Quote the lines below from the one containing "phylum: Chordata" to the final line, both ends included; exclude the pictures.

Records to use Block Start

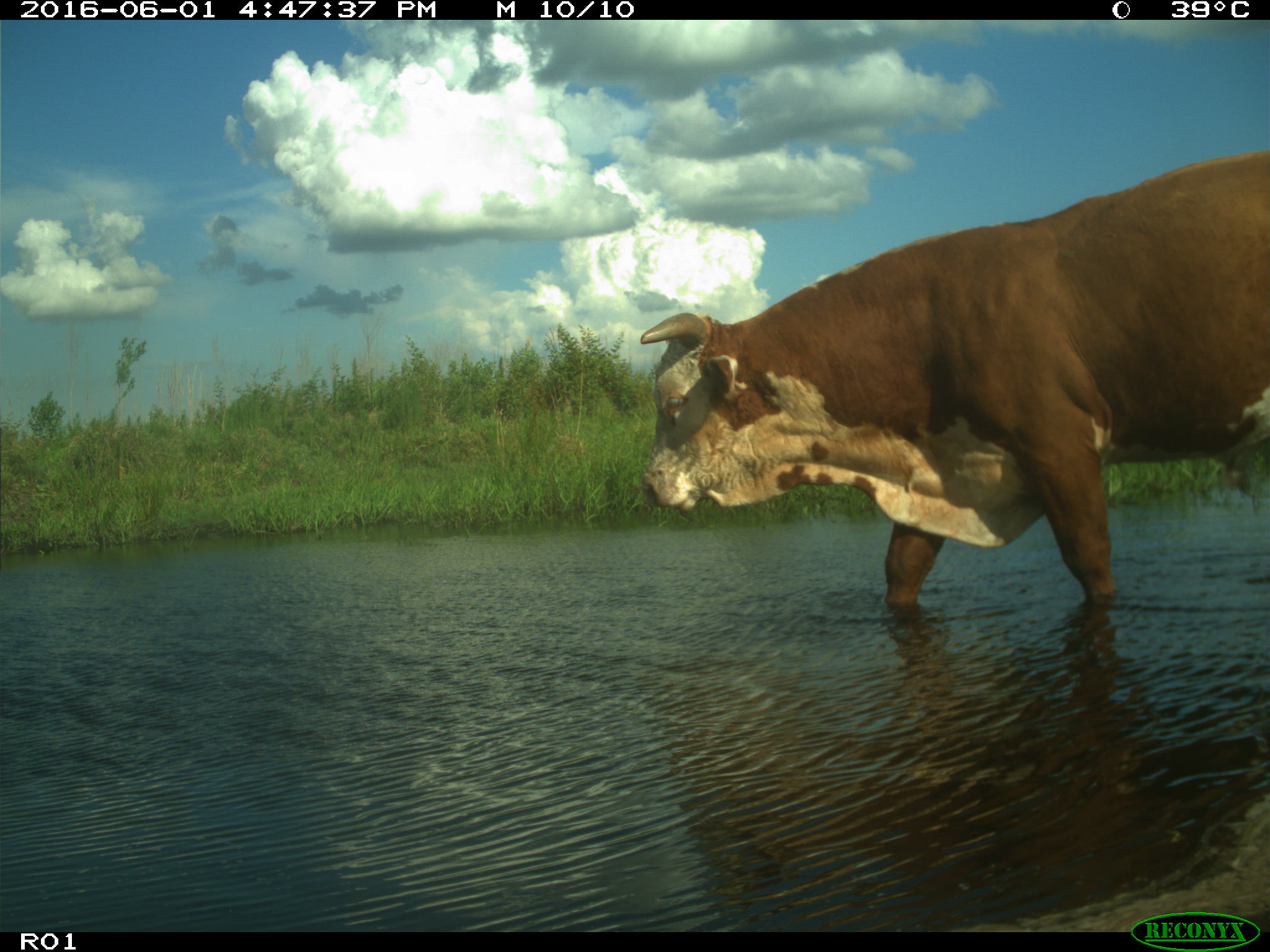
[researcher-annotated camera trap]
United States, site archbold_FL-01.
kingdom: Animalia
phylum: Chordata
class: Mammalia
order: Artiodactyla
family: Bovidae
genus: Bos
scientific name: Bos taurus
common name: domestic cow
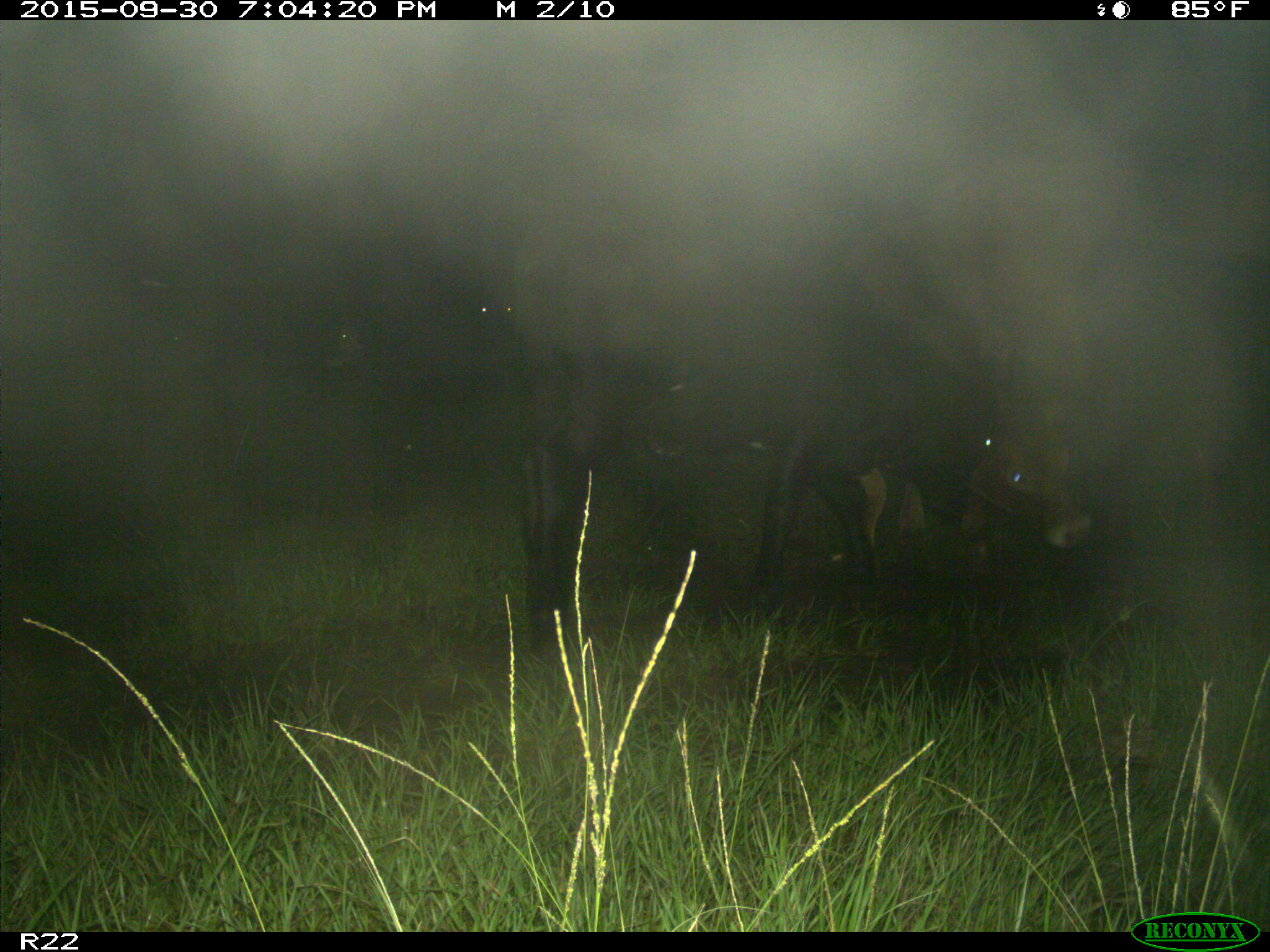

Records to use Block End

Solution to this problem
phylum: Chordata
class: Mammalia
order: Artiodactyla
family: Bovidae
genus: Bos
scientific name: Bos taurus
common name: domestic cow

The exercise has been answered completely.